(EXTRAIT):
_____

Une fois l’avis d’expropriation reçu, l’exproprié dispose d’un délai de quatre mois pour déposer au TAQ sa propre déclaration détaillée, qui énonce les postes de réclamation qu’il souhaite réclamer. De même, l’exproprié doit, dans les 30 jours qui suivent la date de l’expropriation, informer l’expropriant de la présence de locataires ou d’occupants, ainsi que des baux et des ententes écrites conclus avec les locataires de l’immeuble exproprié.

L’expropriant doit ensuite signifier un avis de libération au locataire ou à l’occupant de bonne foi, accompagné de la déclaration détaillée initiale, qui indique minimalement un montant au moins équivalent à trois mois de loyer, si la résidence du locataire ou de l’occupant fait partie de l’immeuble exproprié.

L’expropriant doit, dans les 30 jours suivant la date de l’expropriation, inscrire l’avis d’expropriation sur le registre foncier. À défaut, par l’expropriant, de respecter ce délai, tout intéressé peut déposer une demande en radiation de l’inscription de l’avis d’expropriation. Le respect de ce délai est important, car des dommages-intérêts peuvent être accordés à l’exproprié en réparation du préjudice résultant du défaut de le respecter. Par ailleurs, l’exproprié peut, dans les 30 jours suivant la date de l’expropriation, contester l’expropriation et demander la radiation de l’avis d’expropriation.

_____

(DONNÉES):
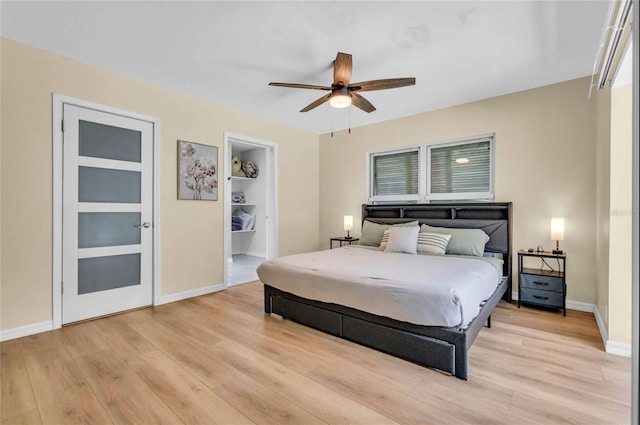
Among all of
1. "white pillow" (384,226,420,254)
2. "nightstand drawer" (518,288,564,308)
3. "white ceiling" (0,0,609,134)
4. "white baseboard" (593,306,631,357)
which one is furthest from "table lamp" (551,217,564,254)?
"white ceiling" (0,0,609,134)

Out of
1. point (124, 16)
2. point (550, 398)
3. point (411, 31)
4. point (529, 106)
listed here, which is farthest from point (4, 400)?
point (529, 106)

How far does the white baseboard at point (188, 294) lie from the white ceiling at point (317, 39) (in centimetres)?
256

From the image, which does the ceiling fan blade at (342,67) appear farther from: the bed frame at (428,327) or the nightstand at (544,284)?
the nightstand at (544,284)

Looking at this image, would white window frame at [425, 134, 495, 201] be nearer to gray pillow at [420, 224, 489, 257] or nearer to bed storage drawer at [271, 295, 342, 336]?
gray pillow at [420, 224, 489, 257]

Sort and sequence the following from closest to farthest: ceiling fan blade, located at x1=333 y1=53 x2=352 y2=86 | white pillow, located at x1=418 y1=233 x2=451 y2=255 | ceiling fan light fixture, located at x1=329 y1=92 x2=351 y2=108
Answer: ceiling fan blade, located at x1=333 y1=53 x2=352 y2=86
ceiling fan light fixture, located at x1=329 y1=92 x2=351 y2=108
white pillow, located at x1=418 y1=233 x2=451 y2=255

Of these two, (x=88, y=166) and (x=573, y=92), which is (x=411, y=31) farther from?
(x=88, y=166)

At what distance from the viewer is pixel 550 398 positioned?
1.75 meters

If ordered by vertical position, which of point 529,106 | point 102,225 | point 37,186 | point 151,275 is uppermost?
point 529,106

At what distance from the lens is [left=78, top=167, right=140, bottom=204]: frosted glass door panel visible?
303 centimetres

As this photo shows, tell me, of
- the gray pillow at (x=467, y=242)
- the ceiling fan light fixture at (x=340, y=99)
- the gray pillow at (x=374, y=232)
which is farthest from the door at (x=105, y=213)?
the gray pillow at (x=467, y=242)

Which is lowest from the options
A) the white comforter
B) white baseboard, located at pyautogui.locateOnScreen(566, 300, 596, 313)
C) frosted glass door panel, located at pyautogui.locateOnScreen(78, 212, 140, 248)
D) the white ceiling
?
white baseboard, located at pyautogui.locateOnScreen(566, 300, 596, 313)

_____

(CONSIGNE):
Dans l'extrait sur l'expropriation, recopiez le passage compris entre « Une fois l’avis » et « partie de l’immeuble exproprié. », bornes incluses, en substituant « six mois » à « quatre mois ».

(SOLUTION):
Une fois l’avis d’expropriation reçu, l’exproprié dispose d’un délai de six mois pour déposer au TAQ sa propre déclaration détaillée, qui énonce les postes de réclamation qu’il souhaite réclamer. De même, l’exproprié doit, dans les 30 jours qui suivent la date de l’expropriation, informer l’expropriant de la présence de locataires ou d’occupants, ainsi que des baux et des ententes écrites conclus avec les locataires de l’immeuble exproprié.

L’expropriant doit ensuite signifier un avis de libération au locataire ou à l’occupant de bonne foi, accompagné de la déclaration détaillée initiale, qui indique minimalement un montant au moins équivalent à trois mois de loyer, si la résidence du locataire ou de l’occupant fait partie de l’immeuble exproprié.